When challenged with Mr. Flaherty's criticism, Mr. McGuinty took the high road.
"We are always at our best when we find the common ground and work to build each other and to build together," he maintained in an interview with Global. Mr. McGuinty was one of the first victims of a harshly negative ad campaign. "He's just not up to the job," the Harris Conservatives branded him in 1999, when Mr. Flaherty was Ontario Finance Minister. Mr. McGuinty learned four years later that winning is the best defence against a smear campaign.
The fact that Mr. Flaherty's wife, Christine Elliot, is deputy leader of the provincial Conservatives hardly helps the cause of amity.
There are actually more similarities to the two governments than either would care to admit. Both Stephen Harper's Conservatives and Dalton McGuinty's Liberals spent heavily in the middle years of the last decade, and both sent their governments deeply into deficit to combat the 2009 recession.
Now both have set out to bring their budgets back into balance, in large measure by cutting back on public servants' salaries or jobs.
Both governments place a heavy emphasis on the energy sector. The Ontario Liberals adopted an industrial strategy that subsidized green-energy producers, in the hope (which turned out to be vain) that the province could become a leading supplier of alternative energy technology. The federal Conservatives have adopted the more conventional approach of encouraging development of the Alberta oil sands.
Both are struggling with a stark new reality: As Ontario's manufacturing base dwindles, it becomes less able to generate jobs and growth.
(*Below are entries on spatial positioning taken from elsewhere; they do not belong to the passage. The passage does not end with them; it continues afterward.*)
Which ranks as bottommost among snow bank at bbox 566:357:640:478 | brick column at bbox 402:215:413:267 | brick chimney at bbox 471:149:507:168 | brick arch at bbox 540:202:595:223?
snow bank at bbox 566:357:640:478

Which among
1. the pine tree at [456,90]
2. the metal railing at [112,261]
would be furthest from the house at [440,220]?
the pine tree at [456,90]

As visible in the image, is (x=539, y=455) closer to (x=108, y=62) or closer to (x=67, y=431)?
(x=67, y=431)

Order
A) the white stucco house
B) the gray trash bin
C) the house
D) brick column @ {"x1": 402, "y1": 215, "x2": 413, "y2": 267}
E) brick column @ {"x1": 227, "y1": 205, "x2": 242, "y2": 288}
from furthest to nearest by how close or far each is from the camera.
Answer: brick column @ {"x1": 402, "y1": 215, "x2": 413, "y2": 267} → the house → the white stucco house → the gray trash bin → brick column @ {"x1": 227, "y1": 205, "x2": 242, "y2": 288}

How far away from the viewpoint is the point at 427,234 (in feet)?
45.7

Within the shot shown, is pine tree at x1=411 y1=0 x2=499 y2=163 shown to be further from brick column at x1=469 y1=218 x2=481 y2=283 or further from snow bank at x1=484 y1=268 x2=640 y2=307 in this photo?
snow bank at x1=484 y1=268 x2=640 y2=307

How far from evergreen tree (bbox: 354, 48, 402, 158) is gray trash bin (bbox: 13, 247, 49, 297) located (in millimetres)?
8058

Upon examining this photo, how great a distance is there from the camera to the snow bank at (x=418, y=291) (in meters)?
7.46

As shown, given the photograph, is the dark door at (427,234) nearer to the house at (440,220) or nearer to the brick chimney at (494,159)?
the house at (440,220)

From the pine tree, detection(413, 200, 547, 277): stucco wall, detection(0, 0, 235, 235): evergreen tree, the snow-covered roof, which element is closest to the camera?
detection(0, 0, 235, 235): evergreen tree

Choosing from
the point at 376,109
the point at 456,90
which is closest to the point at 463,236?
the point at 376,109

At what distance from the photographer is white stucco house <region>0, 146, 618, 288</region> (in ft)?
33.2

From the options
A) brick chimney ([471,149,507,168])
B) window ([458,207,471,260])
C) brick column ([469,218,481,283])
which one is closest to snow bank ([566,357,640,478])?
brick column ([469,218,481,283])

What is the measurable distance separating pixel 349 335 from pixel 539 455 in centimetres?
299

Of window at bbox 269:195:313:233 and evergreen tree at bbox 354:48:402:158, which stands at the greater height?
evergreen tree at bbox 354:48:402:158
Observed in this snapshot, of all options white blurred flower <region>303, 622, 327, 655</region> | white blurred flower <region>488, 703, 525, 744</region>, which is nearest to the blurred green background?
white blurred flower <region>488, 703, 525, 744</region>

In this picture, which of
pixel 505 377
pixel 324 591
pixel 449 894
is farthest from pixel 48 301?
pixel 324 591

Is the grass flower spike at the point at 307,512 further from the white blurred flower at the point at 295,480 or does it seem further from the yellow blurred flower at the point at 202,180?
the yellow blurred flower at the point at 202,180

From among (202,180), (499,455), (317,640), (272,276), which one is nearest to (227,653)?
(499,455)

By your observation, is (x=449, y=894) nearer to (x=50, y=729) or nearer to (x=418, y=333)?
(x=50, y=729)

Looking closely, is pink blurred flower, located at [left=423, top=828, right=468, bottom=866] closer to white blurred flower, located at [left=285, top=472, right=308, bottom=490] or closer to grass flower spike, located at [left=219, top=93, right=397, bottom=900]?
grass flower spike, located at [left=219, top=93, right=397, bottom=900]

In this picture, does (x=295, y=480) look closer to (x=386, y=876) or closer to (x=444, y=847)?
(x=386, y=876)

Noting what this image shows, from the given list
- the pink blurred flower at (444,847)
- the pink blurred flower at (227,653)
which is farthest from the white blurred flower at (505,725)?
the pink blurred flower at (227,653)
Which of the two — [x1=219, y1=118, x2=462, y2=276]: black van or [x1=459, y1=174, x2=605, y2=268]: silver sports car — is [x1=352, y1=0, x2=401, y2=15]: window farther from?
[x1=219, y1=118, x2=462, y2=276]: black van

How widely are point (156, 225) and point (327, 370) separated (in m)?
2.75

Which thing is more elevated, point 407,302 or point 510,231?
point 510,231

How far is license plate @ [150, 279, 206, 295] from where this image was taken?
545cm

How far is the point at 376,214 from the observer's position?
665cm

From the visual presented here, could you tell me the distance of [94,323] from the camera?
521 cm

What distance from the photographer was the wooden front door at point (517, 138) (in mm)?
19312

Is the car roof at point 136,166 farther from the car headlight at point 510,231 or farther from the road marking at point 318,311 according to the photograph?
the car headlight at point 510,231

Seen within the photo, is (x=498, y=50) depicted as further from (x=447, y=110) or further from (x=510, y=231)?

To deal with this, the millions of voters who live on the edges of Toronto and other Ontario cities have opted for a Conservative government in Ottawa, to protect the nation's finances, and a Liberal government at Queen's Park, to protect health care, education and city services.
The two governments are able to co-operate when it truly matters, such as in rescuing the auto industry or harmonizing sales taxes. But the partisan politics can be nasty and this is bound to get worse.
Political scientist David Cameron has called Ontario premiers generals without an army. However much Ontario politicians criticize Ottawa, Ontario voters – perhaps uniquely in Canada – see themselves as Canadians first, expecting the federal and provincial governments to co-operate in the national interest.
But with money bleeding out of the province to Quebec and Atlantic Canada through a plethora of government programs – even though Ontario's growth is below the national average and unemployment above it – those voters may start to listen to a Premier who demands a new and fairer deal for the province.
Shepherding a precarious minority government, Mr. McGuinty will be tempted to match the bite of Mr. Flaherty's rhetoric. The new sick man of Confederation may become an angry man, too.